Christians must strive to be godly citizens who honor their government authorities. Each of us are called to honor the government authority through our personal submission to their leadership, obedience to their laws, and the promotion of good in the realm of government. I trust the Spirit of God is convicting an area of our lives by the truth of His word this morning. Is there one area of your life that needs repentance. It’s always difficult to “honor” those who we might not feel are worthy of honor. The realm of government is polarizing in our community and in our churches – our country is divided by different political parties and everyone takes a side – and if you’re not on “my” party or agree with “my” stance there is name-calling and arguments. Evangelicals are supposed to align with one party and people’s salvation gets questioned if they don’t vote a certain way. In the midst of all the division, will we live out the gospel by honoring our government authorities regardless of political party.
· By the power of the Holy Spirit poured generously poured out on us let’s be godly citizens who submit to their leadership and laws as long as they don’t cause us to compromise our obedience to God.
· By the power of the Holy Spirit generously poured out upon us let’s pay our taxes, let’s obey the speed limit and stop at stop sings (preaching to myself).
· By the power of the Holy Spirit generously poured out upon us let’s be ready to good in the realm of government—praying for them, voting for leaders and initiatives that fight oppression and injustice and protect life, and engage in doing good deeds to serve them.

B) Godly citizens respect their fellow-citizens (3:1c-2)

Let’s turn now to our second responsibility as a godly citizen from Titus. Christians must honor their government authority and Christians must respect their fellow-citizens. Christians must respect their fellow-citizens. We are called to respect those outside the church, our fellow citizens who don’t share our faith (lifestyle) and yet are made in the image of God nonetheless, and how we treat them matters deeply to God.
Notice the shift in audience – we move from our responsibilities to the government (“rulers and authorities” - 3:1) to our responsibilities in relation to our fellow people (“one” and “all men” – 3:2). We show our respect to our fellow citizens (specifically non-believing) in four specific ways.

------------------------------------------------------------

TASKS TO CARRY OUT
1) (a) In the sermon excerpt, through what three things are Christians called to honor the government authority?
(b) From which book does the sermon take the second responsibility of a godly citizen?
(c) In how many specific ways does the sermon say we show our respect to fellow citizens?
2) Can you reproduce, word for word, everything in the sermon excerpt from "B) Godly citizens" down to "four specific ways."?

EXTRACTED RECORDS

------------------------------------------------------------

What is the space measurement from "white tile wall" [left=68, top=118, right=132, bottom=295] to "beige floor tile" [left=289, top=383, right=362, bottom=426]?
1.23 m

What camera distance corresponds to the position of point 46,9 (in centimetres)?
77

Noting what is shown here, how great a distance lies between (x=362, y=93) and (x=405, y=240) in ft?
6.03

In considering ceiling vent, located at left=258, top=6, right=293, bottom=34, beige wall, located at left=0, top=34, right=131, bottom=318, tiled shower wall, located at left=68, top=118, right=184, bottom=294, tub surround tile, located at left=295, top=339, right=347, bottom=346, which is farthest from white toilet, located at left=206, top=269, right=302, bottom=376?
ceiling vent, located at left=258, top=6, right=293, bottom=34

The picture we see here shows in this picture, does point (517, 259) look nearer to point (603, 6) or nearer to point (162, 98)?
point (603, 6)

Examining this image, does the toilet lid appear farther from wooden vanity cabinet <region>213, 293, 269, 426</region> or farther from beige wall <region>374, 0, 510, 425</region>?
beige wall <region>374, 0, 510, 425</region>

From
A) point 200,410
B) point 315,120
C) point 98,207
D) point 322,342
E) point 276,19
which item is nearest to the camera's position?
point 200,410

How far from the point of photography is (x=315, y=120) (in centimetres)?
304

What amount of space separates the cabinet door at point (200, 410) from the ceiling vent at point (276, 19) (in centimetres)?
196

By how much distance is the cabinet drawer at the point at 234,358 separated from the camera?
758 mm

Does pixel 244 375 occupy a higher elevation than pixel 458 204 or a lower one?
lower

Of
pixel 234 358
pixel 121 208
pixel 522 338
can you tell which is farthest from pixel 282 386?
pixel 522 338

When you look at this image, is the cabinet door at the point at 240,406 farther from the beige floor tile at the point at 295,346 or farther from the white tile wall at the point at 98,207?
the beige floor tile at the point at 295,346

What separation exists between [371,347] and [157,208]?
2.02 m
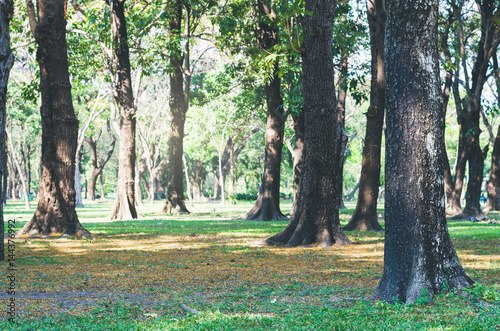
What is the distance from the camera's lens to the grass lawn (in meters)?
4.75

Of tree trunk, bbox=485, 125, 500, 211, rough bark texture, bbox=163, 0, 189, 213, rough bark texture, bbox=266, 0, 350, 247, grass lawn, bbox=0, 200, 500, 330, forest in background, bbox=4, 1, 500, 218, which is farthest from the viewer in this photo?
tree trunk, bbox=485, 125, 500, 211

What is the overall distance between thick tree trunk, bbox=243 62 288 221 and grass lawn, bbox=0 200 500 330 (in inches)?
350

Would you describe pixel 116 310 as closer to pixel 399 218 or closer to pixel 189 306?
pixel 189 306

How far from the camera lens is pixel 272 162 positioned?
21359 millimetres

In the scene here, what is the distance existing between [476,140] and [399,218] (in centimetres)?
1879

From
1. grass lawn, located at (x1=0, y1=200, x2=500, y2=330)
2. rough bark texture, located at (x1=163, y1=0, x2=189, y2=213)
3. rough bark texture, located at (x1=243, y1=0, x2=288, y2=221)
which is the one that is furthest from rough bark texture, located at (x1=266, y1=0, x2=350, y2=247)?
rough bark texture, located at (x1=163, y1=0, x2=189, y2=213)

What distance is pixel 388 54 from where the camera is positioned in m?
6.09

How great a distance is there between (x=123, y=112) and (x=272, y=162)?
6.53m

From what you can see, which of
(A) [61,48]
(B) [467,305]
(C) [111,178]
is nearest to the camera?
(B) [467,305]

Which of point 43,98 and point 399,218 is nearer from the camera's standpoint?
point 399,218

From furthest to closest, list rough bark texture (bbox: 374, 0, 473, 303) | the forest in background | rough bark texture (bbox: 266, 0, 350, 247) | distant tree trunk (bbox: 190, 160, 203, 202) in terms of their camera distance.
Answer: distant tree trunk (bbox: 190, 160, 203, 202), the forest in background, rough bark texture (bbox: 266, 0, 350, 247), rough bark texture (bbox: 374, 0, 473, 303)

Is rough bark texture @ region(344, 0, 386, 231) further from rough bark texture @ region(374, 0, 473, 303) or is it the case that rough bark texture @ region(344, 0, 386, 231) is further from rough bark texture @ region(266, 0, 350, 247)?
rough bark texture @ region(374, 0, 473, 303)

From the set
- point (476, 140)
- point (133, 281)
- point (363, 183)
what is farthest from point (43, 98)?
point (476, 140)

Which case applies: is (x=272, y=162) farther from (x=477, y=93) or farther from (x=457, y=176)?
(x=457, y=176)
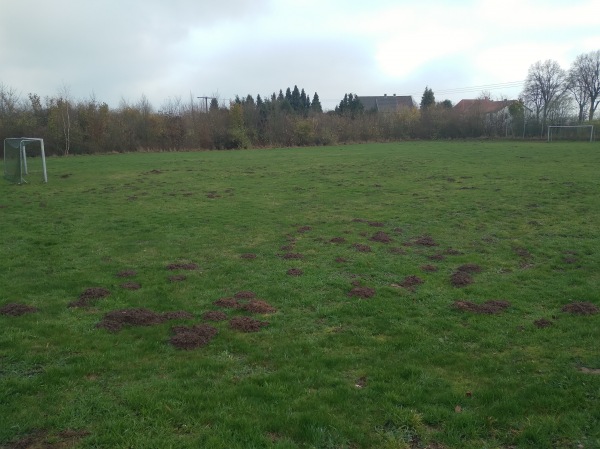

------------------------------------------------------------

SOLUTION LIST
1)
(a) Through personal submission to their leadership, obedience to their laws, and the promotion of good in the realm of government.
(b) Titus.
(c) Four.

2)
B) Godly citizens respect their fellow-citizens (3:1c-2)

Let’s turn now to our second responsibility as a godly citizen from Titus. Christians must honor their government authority and Christians must respect their fellow-citizens. Christians must respect their fellow-citizens. We are called to respect those outside the church, our fellow citizens who don’t share our faith (lifestyle) and yet are made in the image of God nonetheless, and how we treat them matters deeply to God.
Notice the shift in audience – we move from our responsibilities to the government (“rulers and authorities” - 3:1) to our responsibilities in relation to our fellow people (“one” and “all men” – 3:2). We show our respect to our fellow citizens (specifically non-believing) in four specific ways.